Extract START

We Need a Thorough Investigation of the STAR*D Scandal
Should reports from the NIMH's STAR*D trial be retracted?
Posted May 04, 2011
For some time now, the medical community -- and to a certain extent, the general public -- has understood that the reports in the medical literature of industry-funded trials of psychiatric drugs do not provide an accurate representation of the drugs' merits. The trials of the second-generation psychotropics were often biased by design; published results were spun; adverse events were minimized; negative studies went unpublished. The studies published in the medical literature really tell of a marketing exercise, as opposed to a scientific one.
However, the medical community and the public have long thought -- or at least hoped -- that psychiatric drug studies funded by the National Institute of Mental Health are not similarly tainted. Here, at least, the published reports would tell of studies that were not biased by design, with the results honestly reported. At least that is the expectation. And this is why the NIMH's STAR*D study is such a disappointment, and why it is so important that the full details of that scandal be made known.
Maryland psychologist Ed Pigott has spent more than five years investigating the details of this study. He has authored or co-authored three journal articles about it, and is now posting new findings, along with supporting documents, on a blog. In his latest post, Pigott tells of how he requested that two journals, the Journal of Clinical Psychopharmacology and Psychological Medicine, retract two STAR*D articles they published.

Extract END

Task item >>
Continue the article about the STAR*D trial from its last sentence. The rows after this point are separate material, not part of the STAR*D article.

Data listing START

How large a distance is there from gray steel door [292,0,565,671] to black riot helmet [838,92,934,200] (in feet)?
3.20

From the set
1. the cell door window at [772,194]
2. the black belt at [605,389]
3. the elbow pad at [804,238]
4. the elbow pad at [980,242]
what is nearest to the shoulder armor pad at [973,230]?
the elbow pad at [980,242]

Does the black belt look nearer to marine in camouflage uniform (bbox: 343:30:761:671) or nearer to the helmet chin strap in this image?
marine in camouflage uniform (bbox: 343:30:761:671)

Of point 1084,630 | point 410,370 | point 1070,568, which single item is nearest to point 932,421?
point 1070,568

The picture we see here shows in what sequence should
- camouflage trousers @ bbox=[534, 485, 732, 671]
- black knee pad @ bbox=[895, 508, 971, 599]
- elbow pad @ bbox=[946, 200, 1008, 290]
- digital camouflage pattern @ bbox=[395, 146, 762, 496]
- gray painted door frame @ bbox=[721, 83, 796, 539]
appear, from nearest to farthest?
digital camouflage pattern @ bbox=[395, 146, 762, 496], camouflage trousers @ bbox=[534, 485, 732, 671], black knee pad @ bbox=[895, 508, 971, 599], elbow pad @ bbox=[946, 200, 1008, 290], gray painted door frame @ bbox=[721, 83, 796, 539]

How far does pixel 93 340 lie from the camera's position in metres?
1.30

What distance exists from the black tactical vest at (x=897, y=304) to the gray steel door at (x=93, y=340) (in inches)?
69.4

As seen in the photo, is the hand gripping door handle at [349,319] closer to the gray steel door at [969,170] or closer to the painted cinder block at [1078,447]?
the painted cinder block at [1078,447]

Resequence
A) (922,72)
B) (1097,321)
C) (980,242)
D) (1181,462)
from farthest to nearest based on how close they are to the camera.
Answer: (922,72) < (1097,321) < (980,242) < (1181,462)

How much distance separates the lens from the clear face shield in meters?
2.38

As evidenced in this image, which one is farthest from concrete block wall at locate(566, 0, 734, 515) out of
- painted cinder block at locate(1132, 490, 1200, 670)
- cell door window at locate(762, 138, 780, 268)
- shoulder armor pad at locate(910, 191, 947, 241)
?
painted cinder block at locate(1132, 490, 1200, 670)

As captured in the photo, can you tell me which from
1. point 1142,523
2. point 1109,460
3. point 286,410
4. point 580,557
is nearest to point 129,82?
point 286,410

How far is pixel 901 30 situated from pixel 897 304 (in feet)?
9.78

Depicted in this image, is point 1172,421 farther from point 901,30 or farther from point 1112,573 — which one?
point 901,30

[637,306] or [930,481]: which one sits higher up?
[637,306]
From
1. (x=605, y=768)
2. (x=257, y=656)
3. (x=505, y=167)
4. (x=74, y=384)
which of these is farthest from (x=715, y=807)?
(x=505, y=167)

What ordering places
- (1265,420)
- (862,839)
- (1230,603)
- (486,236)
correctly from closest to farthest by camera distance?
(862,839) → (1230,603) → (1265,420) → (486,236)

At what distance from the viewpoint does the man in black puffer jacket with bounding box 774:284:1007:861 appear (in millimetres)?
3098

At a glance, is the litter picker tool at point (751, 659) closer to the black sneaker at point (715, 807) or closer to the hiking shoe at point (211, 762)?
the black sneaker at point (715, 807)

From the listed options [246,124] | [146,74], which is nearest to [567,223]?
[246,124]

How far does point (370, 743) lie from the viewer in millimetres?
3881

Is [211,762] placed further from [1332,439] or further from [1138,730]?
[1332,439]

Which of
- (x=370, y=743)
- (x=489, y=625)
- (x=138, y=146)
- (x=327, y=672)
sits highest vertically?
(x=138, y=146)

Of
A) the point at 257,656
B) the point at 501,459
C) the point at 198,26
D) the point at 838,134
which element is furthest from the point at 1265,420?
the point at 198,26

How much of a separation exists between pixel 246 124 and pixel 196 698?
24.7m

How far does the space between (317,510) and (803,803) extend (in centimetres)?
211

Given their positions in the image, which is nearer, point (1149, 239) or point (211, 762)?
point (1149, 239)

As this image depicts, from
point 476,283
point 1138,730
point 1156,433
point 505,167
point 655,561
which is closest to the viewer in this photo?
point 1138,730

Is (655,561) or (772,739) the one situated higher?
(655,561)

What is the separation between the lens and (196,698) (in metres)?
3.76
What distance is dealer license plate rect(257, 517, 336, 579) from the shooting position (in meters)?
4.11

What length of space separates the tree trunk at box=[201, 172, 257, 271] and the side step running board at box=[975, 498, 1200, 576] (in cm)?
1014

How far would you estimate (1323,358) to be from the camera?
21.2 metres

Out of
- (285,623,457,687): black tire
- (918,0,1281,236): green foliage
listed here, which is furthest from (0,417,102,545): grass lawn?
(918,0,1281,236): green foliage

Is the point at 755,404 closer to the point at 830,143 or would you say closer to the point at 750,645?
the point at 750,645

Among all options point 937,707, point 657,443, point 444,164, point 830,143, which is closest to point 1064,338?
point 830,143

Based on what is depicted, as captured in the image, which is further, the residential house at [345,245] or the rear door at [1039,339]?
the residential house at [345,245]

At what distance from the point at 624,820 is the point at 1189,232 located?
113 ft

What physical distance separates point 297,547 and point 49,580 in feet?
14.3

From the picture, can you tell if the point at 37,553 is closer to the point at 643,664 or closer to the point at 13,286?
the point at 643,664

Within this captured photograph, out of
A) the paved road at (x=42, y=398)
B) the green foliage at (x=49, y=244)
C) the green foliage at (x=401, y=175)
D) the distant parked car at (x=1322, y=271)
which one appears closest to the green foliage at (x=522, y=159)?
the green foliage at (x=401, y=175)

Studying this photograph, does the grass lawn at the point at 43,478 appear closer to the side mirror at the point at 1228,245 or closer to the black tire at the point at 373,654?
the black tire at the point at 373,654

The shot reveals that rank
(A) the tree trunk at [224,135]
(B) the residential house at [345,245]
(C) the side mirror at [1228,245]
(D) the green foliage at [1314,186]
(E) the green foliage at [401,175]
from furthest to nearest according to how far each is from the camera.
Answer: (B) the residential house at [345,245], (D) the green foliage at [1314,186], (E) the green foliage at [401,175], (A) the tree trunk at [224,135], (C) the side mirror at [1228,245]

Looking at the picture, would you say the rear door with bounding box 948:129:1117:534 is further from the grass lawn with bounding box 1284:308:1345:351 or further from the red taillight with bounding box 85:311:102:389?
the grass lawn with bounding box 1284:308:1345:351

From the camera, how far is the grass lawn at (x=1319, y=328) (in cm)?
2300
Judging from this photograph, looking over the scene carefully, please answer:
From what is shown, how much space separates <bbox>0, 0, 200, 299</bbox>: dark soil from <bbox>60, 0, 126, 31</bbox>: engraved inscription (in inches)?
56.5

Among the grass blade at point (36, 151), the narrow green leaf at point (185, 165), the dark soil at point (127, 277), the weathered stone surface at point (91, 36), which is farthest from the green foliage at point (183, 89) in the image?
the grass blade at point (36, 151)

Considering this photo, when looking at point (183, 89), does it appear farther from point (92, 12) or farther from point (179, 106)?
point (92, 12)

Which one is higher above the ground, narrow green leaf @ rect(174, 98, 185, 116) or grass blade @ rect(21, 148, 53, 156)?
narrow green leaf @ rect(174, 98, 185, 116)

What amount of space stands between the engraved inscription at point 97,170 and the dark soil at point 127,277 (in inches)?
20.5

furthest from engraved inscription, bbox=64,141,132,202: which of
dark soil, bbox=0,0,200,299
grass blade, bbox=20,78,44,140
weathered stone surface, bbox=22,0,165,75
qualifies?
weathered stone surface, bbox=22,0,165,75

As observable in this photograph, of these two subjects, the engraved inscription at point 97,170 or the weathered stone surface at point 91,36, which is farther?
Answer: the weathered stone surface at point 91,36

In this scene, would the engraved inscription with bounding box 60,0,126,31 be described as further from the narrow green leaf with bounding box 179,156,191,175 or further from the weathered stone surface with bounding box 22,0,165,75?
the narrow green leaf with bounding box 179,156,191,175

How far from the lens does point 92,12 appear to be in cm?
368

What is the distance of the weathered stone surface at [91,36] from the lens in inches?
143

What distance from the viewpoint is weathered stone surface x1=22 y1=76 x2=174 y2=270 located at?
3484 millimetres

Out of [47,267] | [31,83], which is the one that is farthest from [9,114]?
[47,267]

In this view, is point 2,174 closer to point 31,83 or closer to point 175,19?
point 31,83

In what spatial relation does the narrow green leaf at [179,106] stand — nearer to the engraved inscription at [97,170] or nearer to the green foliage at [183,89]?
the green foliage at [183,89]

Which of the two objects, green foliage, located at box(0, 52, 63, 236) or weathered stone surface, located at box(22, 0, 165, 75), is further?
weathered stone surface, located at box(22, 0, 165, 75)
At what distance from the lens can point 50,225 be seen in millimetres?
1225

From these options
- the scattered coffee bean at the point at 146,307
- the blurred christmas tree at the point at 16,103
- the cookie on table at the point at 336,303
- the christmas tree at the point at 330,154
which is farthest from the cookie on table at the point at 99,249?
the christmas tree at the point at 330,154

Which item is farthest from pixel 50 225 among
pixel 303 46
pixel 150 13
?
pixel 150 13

Data listing END

Result of this exercise >>
By doing so, Pigott is continuing to put a spotlight on this scandal, which I believe needs to be thoroughly investigated by the NIH, or other governmental investigative body. We need to know all of the scientific sins that were committed, and we need an accounting of the investigators' financial conflicts of interest. STAR*D was hailed as the largest trial of antidepressants ever conducted, at a cost of $35 million to the American taxpayers, and we deserve to know why the results weren't honestly reported.
Here are several of the major sins that Pigott and others have revealed:
• Patients who started on Celexa in the initial step of the trial but then dropped out without having their exit symptoms measured by the Hamilton Rating Scale of Depression (HRSD) were supposed to be counted as treatment failures. The STAR*D authors did not include these failures when calculating remission and response rates.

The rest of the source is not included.